La femme se mit à grommeler, mais ce fut le blond maigre et dégingandé qui lui assena un puissant coup de pied dans la mâchoire. Le plus gros des trois chasseurs ficela les bras et les jambes du garçon inconscient, tandis que le blond s’éloignait pour aller récupérer les chevaux. Furieuse, la femme s’installa sur un tronc d’arbre recouvert de mousse. Elle s’amusait avec une dague, creusant des trous dans le tronc. — Il s’en est déjà débarrassé, soupira-t-elle. — J’ai entendu, dit le plus gros. (Il jeta le garçon ligoté à terre.) Les ordres ne vont guère apprécier. — Tu as raison, approuva-t-elle. Mais ça nous fera du travail. Sceptique, le chasseur à la barbe émit un grognement avant de tourner la tête et de scruter l’obscurité, entre les arbres. Il empoigna vivement son arbalète. La femme avait elle aussi entendu le bruit, celui du tissu effleurant des branches. Elle dégaina son épée et s’approcha, illuminant les environs immédiats. — Qui va là ? aboya l’homme. Répondez si vous voulez rester en vie. — Ne me tuez pas, s’écria une voix. Pardonnez-moi, je ne voulais pas vous déranger. (Un forestier aux yeux bleu foncé surgit de l’obscurité, les mains levées.) Je vis dans ces bois, dit-il.
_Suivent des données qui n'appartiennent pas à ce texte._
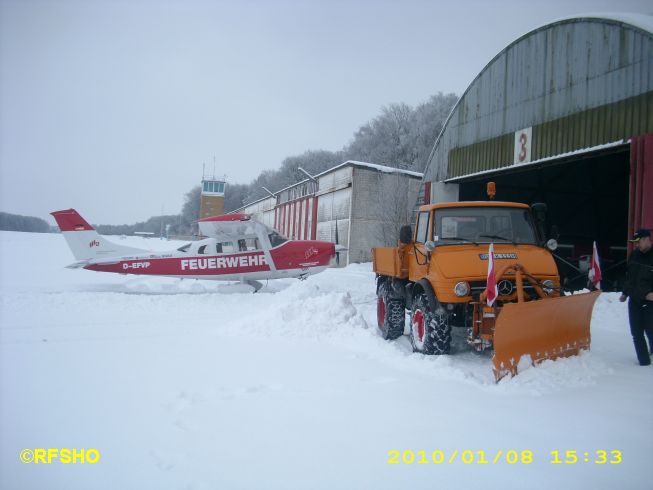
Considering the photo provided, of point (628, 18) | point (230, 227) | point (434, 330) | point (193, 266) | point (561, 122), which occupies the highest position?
point (628, 18)

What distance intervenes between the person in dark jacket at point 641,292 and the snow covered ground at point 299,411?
330 millimetres

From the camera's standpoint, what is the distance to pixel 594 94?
9.38 m

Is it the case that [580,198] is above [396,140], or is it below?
below

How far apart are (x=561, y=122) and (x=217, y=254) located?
34.4ft

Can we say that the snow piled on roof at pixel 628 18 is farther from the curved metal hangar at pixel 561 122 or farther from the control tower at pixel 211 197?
the control tower at pixel 211 197

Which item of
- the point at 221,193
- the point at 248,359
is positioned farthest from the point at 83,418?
the point at 221,193

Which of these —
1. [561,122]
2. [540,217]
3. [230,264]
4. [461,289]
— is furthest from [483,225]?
[230,264]

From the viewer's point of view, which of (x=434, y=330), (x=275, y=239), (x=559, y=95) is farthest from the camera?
(x=275, y=239)

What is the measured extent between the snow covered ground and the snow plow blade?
0.55 ft

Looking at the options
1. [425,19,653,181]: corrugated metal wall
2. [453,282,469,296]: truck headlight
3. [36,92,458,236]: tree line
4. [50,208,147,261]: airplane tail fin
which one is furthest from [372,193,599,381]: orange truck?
[36,92,458,236]: tree line

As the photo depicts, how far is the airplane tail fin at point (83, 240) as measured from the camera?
1181 centimetres

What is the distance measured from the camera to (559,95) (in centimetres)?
1023

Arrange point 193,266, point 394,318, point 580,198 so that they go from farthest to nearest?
point 580,198, point 193,266, point 394,318

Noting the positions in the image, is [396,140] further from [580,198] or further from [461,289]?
[461,289]
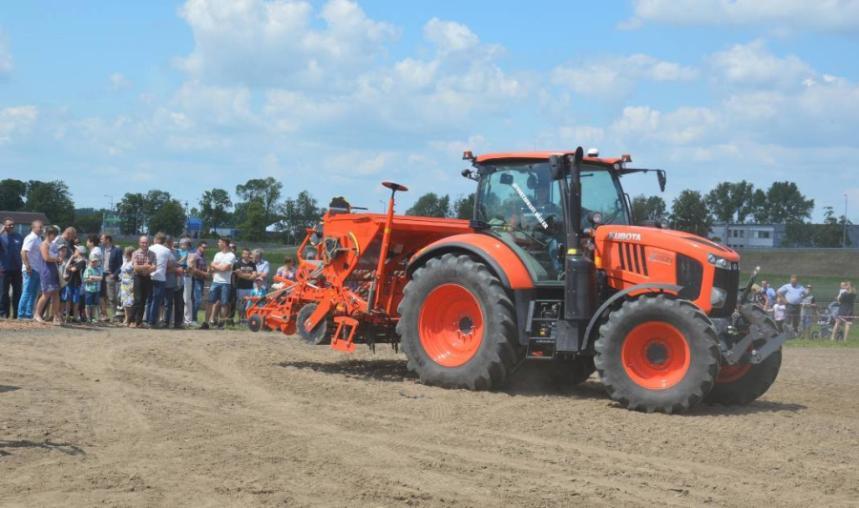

J’ai cru que vous pourriez avoir besoin d’aide. — On n’a besoin de rien, rétorqua la femme. Disparaissez de ma vue ! Le forestier hocha la tête et regagna les ténèbres. Il était temps pour lui de partir, de toute façon. Ce chapitre touchait à sa fin, et il voulait le consigner par écrit avant que sa mémoire lui fasse défaut. En outre, les principaux personnages de cette petite histoire n’allaient pas tarder à entrer en scène, et le forestier allait avoir besoin d’un peu de temps pour se mettre en place pour la suite.